提示文 ::
落蟲流水

落蟲流水

作者 名取有無

https://kakuyomu.jp/works/1177354054921827589


 高校生のマストアイテムの彼女とアクセサリーの女友達を手に入れた僕だったが、どちらも虫を叩き潰すように殺した物語。



 落花流水の四字熟語をもじったタイトルが付けられている。落花流水には二つの意味がある。

 一つは、落ちた花が水に従って流れる意で、ゆく春の景色。転じて、物事の衰え、時がむなしく過ぎ去る別離のたとえ。

 二つ目は、散る花と流れる水。花が流水に散れば、水もこれを受け入れ花を浮かせて流れてゆくことで、男に女を慕う心があれば女もまた情が生じて男を受け入れるという意味がある。

 なので、小さな虫がたくさん流水に散れば、水もこれを受け入れそれらの小さな虫達を浮かせて投げれゆく様を描いた作品なのかしらん。

 あるいはむなしく過ぎ去る別離を描いたものなのか。


 疑問符感嘆符のあとはひとマスあけ云々は目をつむる。


 五百羅漢像の一体目を彫り上げたような、書かなくてはいけなかった荒々しさがある。

 主人公、■■■の一人称「僕」で書かれた文体。主人公の独特な主観、描写と比喩、自分語りな回想がまざりながら話が展開している。


 冒頭、落花流水の説明がある。

 本作品の内容を、わかりやすく、示している。おそらく作者さんは、本作は難しいかもしれないと思い、読み方を明示したのかしらん。物語の冒頭にあるプロローグのようなものだ。

 タイトルが『落花流水』なら、ない方がスッキリ物語に入れる。でも、タイトルは作者造語の『落蟲流水』だから、読み手を意識して冒頭につけたのだろう。


 前半は、激しく雨が降る深い森の中の早朝、恋人のアカネを主人公が殺したところを女友達のアンリに見られ、主人公は愛を知らず、ただ自己顕示欲と承認欲求を満たすためだけに付き合っていただけだ、といわれるのを拒む。


 深い森の中とある。

 主人公が深い森の中と言っているので、一般的な山奥に広がるような森ではないかもしれない。激しい雨も同様に、「轟々と鳴る濁流の如き雨水」も主人公がそう思っているけれど実際は大粒の大雨かもしれないし、台風が直撃しているくらいの激しさかもしれない。あるいは傘を指しているから雨音が耳の直ぐ側にうるさく聞こえていることから、激しい雨と表現しているのかもしれない。どちらにしても、大雨が降る森の中に主人公がいるのがわかればいいのだろう。

「もう時刻は朝だというのに、どす黒い雨雲に覆われて薄暗かった」とある。

作業指示 ::
提示文の「一つは、落ちた花が水に従って」から始まり「五百羅漢像の一体目を彫り上げたような、書かなくてはいけなかった荒々しさがある。」までの部分を、「荒々しさ」を「力強さ」に改めて書き出してください。

データ一覧 ::
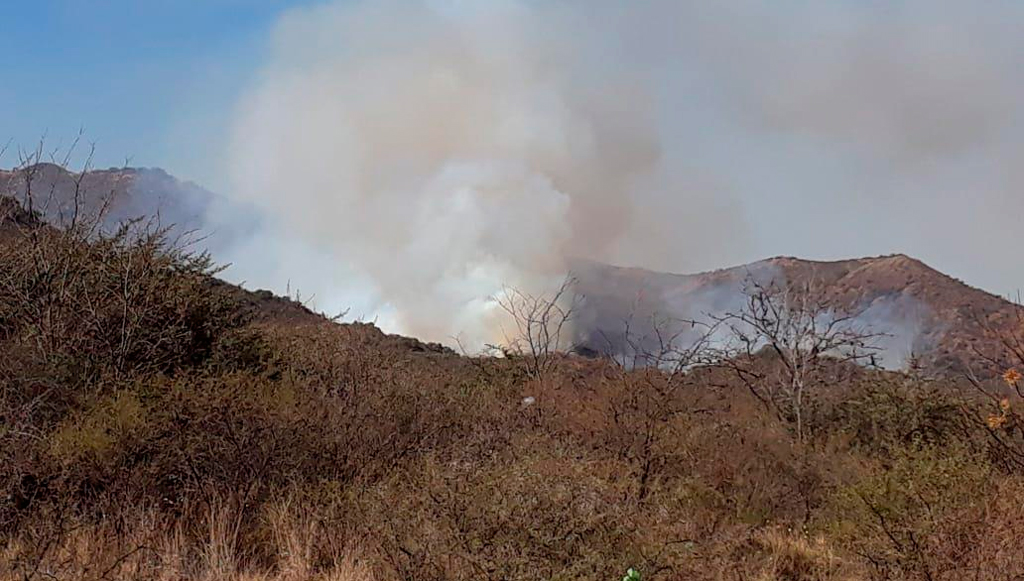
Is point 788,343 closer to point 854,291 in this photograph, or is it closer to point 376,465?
point 376,465

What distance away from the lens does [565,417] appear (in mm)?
12938

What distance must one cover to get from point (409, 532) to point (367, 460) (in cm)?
298

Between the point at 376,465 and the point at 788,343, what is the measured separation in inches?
441

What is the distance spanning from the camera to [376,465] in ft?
29.3

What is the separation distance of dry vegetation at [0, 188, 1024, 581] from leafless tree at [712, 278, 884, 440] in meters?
2.54

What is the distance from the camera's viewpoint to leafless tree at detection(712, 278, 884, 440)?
16938 millimetres

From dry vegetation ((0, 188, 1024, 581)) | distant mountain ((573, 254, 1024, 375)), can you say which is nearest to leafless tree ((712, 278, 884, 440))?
dry vegetation ((0, 188, 1024, 581))

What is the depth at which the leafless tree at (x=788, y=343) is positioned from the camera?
16.9m

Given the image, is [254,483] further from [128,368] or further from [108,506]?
[128,368]

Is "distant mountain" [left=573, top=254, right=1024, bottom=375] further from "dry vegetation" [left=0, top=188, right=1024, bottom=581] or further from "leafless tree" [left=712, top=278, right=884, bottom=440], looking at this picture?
"dry vegetation" [left=0, top=188, right=1024, bottom=581]

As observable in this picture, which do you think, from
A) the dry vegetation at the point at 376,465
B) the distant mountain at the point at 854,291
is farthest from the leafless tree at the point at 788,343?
the distant mountain at the point at 854,291

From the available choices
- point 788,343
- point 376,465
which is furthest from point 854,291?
point 376,465

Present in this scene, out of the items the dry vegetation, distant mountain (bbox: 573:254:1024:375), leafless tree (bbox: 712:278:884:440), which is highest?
distant mountain (bbox: 573:254:1024:375)

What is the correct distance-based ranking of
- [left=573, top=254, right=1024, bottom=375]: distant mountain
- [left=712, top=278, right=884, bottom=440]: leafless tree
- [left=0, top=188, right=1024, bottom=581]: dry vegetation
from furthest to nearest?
[left=573, top=254, right=1024, bottom=375]: distant mountain < [left=712, top=278, right=884, bottom=440]: leafless tree < [left=0, top=188, right=1024, bottom=581]: dry vegetation
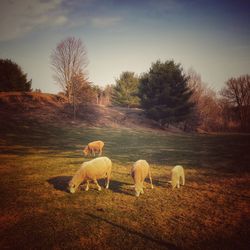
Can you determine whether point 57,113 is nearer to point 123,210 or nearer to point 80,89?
point 80,89

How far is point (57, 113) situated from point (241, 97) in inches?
1708

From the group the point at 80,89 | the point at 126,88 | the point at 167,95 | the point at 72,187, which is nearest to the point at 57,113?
the point at 80,89

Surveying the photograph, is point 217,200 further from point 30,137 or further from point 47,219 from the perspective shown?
point 30,137

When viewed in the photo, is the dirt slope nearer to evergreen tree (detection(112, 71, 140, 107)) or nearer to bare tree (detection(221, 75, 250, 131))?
evergreen tree (detection(112, 71, 140, 107))

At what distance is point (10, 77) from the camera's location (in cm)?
4181

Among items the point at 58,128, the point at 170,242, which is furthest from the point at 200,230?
the point at 58,128

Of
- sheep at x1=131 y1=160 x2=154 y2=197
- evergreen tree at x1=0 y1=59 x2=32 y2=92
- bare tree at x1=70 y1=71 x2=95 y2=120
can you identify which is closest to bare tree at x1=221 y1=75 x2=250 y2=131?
bare tree at x1=70 y1=71 x2=95 y2=120

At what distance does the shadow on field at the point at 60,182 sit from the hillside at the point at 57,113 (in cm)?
2006

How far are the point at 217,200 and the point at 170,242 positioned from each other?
132 inches

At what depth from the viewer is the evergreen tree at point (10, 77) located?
41.0 metres

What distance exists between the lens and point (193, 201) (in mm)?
7012

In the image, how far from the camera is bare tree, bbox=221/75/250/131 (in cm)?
4400

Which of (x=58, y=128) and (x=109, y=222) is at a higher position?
(x=58, y=128)

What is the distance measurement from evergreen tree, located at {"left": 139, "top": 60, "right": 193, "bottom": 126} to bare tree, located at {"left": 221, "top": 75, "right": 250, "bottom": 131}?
20.0 metres
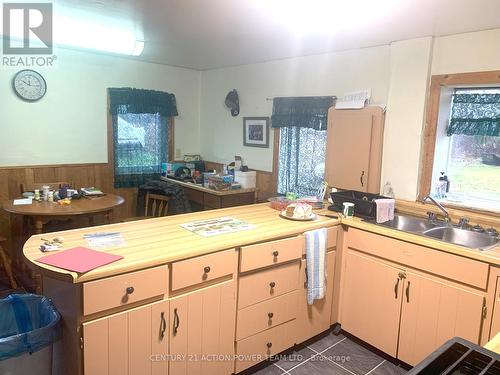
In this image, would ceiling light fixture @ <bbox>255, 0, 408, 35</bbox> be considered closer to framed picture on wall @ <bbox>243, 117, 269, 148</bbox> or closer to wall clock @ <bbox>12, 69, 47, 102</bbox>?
framed picture on wall @ <bbox>243, 117, 269, 148</bbox>

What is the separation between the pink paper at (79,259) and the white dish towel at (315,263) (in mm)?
1221

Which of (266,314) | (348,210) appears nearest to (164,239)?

作業結果 ::
一つは、落ちた花が水に従って流れる意で、ゆく春の景色。転じて、物事の衰え、時がむなしく過ぎ去る別離のたとえ。

 二つ目は、散る花と流れる水。花が流水に散れば、水もこれを受け入れ花を浮かせて流れてゆくことで、男に女を慕う心があれば女もまた情が生じて男を受け入れるという意味がある。

 なので、小さな虫がたくさん流水に散れば、水もこれを受け入れそれらの小さな虫達を浮かせて投げれゆく様を描いた作品なのかしらん。

 あるいはむなしく過ぎ去る別離を描いたものなのか。


 疑問符感嘆符のあとはひとマスあけ云々は目をつむる。


 五百羅漢像の一体目を彫り上げたような、書かなくてはいけなかった力強さがある。